Imaginary Visions of Nature
Tunnel

Alexander Calder, Tunnel

For many Surrealists, and especially Max Ernst, nature was an irrational profusion of forms in continual metamorphosis. Similar to his painted visions-at once lyrical and ominous-are Calder's watercolor and ink drawings with their embedded biomorphic shapes.

In 1959, Marcel Duchamp likened Calder's art to "the sublimation of a tree in the wind." Calder expressed his vision of the natural world by introducing the element of movement into art through mobiles and stabiles. Most notably, he created mobiles that ascend. At once monumental and delicate, they hover just above the floor while mimicking the growth of organic forms. Standing mobiles like Un effet du japonais (1940), resting on pedestals or platforms with their unfolding metal fronds, tremble ever so slightly in response to wind currents or vibrations. As the Surreal Calder himself proclaimed, "The aesthetic value of these objects cannot be arrived at by reasoning."
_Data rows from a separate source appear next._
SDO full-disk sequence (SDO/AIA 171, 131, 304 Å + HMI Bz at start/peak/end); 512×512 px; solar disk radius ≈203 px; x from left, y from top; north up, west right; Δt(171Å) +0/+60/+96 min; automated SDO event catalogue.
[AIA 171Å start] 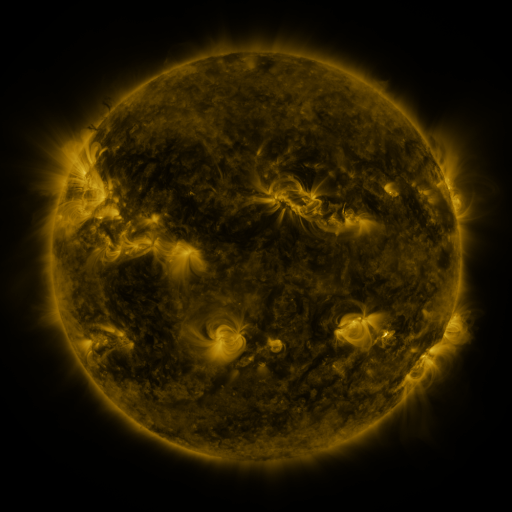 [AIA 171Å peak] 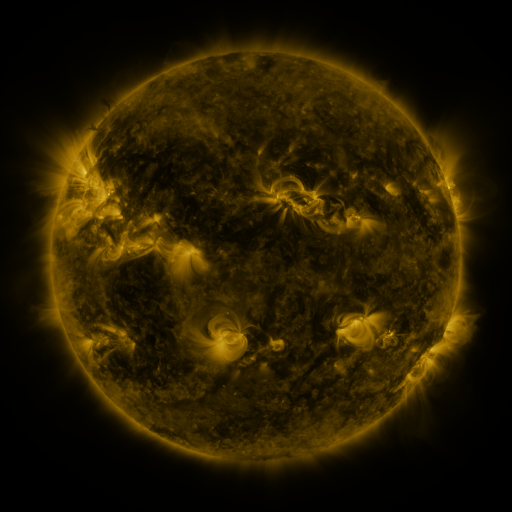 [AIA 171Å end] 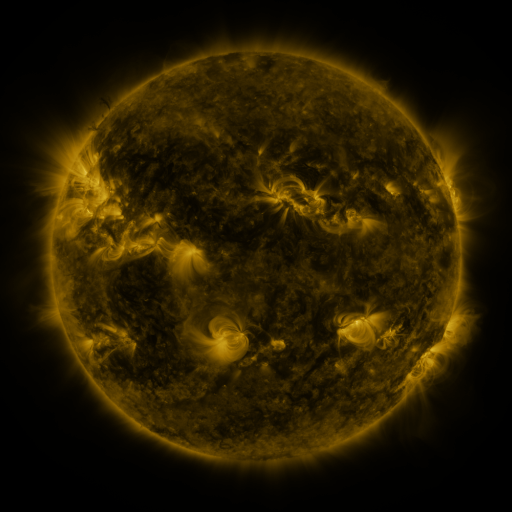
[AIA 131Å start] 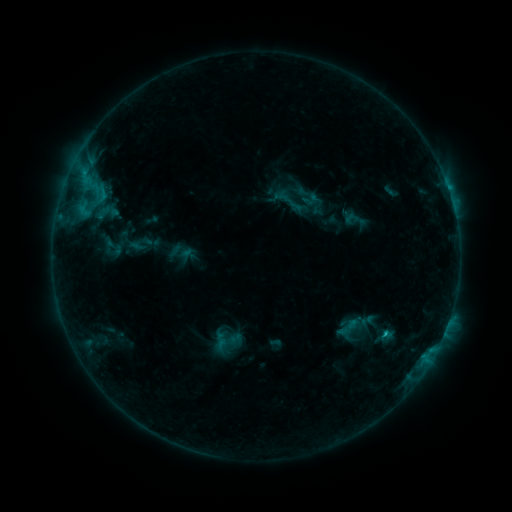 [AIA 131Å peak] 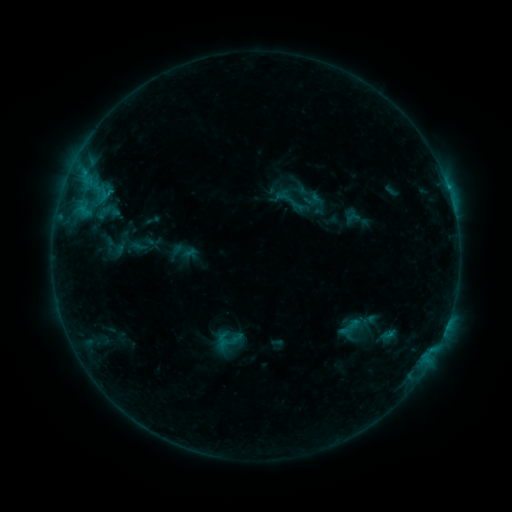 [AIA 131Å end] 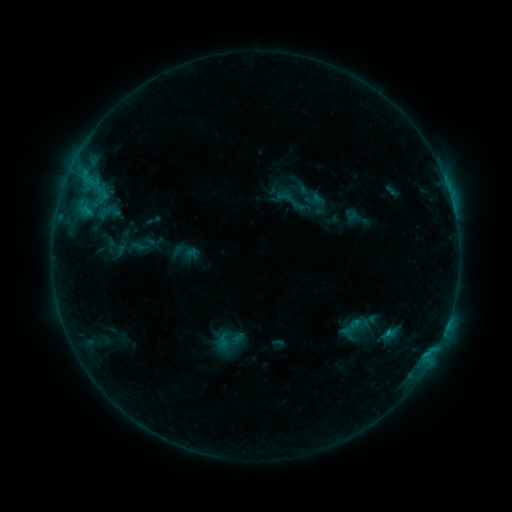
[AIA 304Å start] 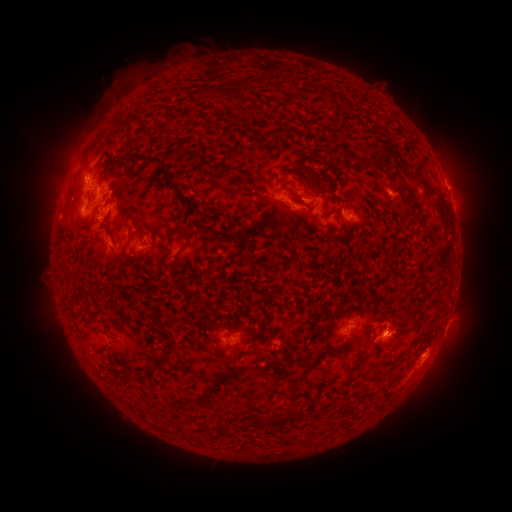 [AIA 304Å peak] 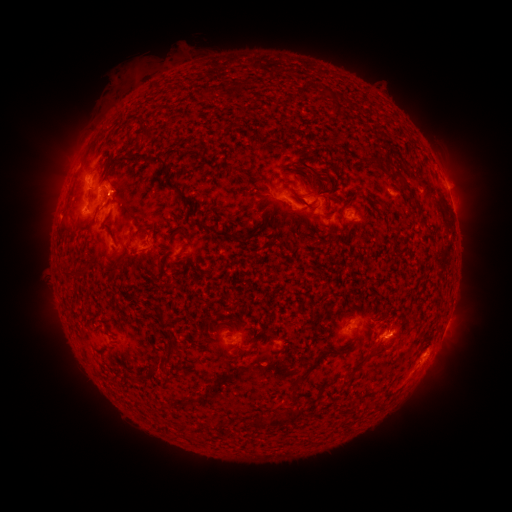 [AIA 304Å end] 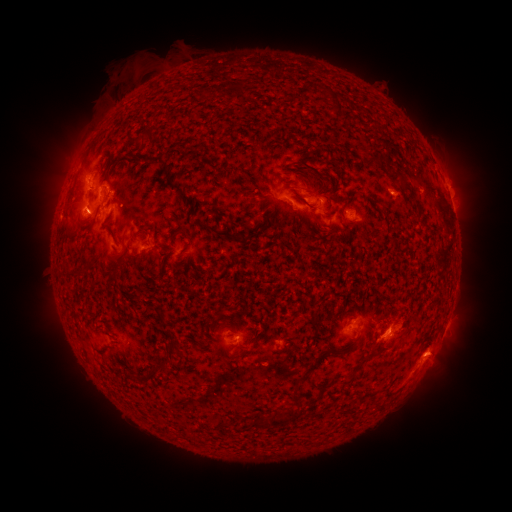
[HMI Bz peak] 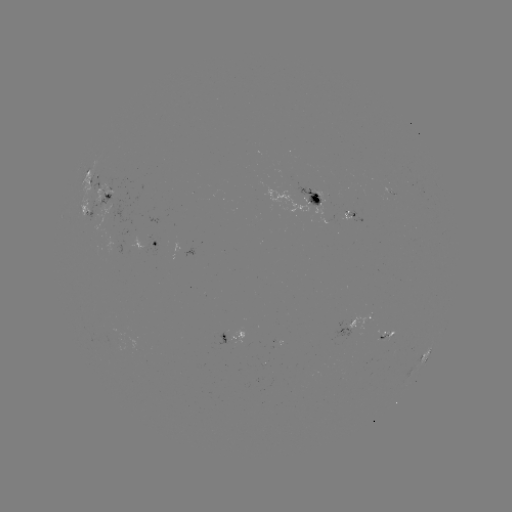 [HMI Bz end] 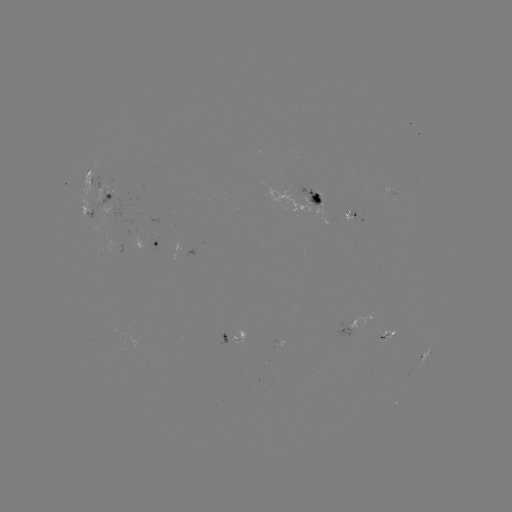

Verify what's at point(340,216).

André Breton and Marcel Duchamp organized the last Surrealist exhibition in 1947, although Calder's affiliation with the Surrealists would continue for several decades. One of the last works in this exhibition is the suspended, biomorphic Untitled of 1945. To paraphrase his good friend Duchamp, what Calder brought to both Surrealist sculpture, in particular, and modern sensibility, in general, with such unpredictable mid-air arabesques was the lasting surprise of movement, the enchantment with something that is forever new and forever lyrical.